The International Energy Agency (IEA) said it expected global demand growth to slow next year to 1.2 million barrels per day (bpd) from 1.4 million this year – far less than needed to balance stubbornly growing non-OPEC and OPEC supply.

“The bottom of the market may still be ahead,” the IEA said in its monthly report.

“The rebalancing that began when oil markets set off on an initial 60 percent price drop a year ago has yet to run its course. Recent developments suggest that the process will extend well into 2016.”

“The oil market was massively oversupplied in the second quarter of 2015, and remains so today. It is equally clear that the market’s ability to absorb that oversupply is unlikely to last. Onshore storage space is limited. So is the tanker fleet … Something has to give,” it said.

The global glut arose from a steep spike in U.S. oil supply on the back of the shale revolution and OPEC’s decision not to reduce output but rather to fight for market share with rival producers.

But the fall in prices to $50-$60 per barrel in recent months from as high as $115 a year ago has yet to depress North American supply.

“The expected timing of the rebalancing has shifted a bit, but the story line has not changed. The supply response to lower prices is on the way,” the IEA said, adding it may take another price drop for a full supply response to unfold.

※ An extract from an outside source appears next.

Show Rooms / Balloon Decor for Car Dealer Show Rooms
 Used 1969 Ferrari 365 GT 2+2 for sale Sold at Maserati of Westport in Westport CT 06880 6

“Cost savings, efficiency gains and producer hedging have let light tight oil producers defy expectations until now, but growth ground to a halt in May and will likely stay there through mid-2016,” it said.

U.S. supply grew by 1.0 million bpd in the first five months of 2015, down from 1.8 million in 2014, according to the IEA.

“Total U.S. supply will keep growing through 2016, but much more slowly than in 2014, and thanks to natural gas liquids and new deepwater plays rather than onshore crude supply,” it said.

Non-OPEC supply as a whole, after expanding by a massive 2.4 million bpd in 2014, looks on track to slow to growth of 1 million bpd in 2015 and stay flat in 2016, the IEA said.

Among other bearish signals, the IEA said world oil demand growth appeared to have peaked in the first quarter of 2015 at 1.8 million bpd and would continue to ease throughout the rest of this year and into next.

That means the need for OPEC’s oil will stand at 30.3 million bpd next year, up 1 million bpd on 2015, but still a whopping 1.4 million bpd below current OPEC production.

“And the group is not slowing down,” the IEA said. “On the contrary, its core Middle East producers are pumping at record rates and the outlook for Iraqi capacity growth – accounting for most projected OPEC expansions – keeps improving.”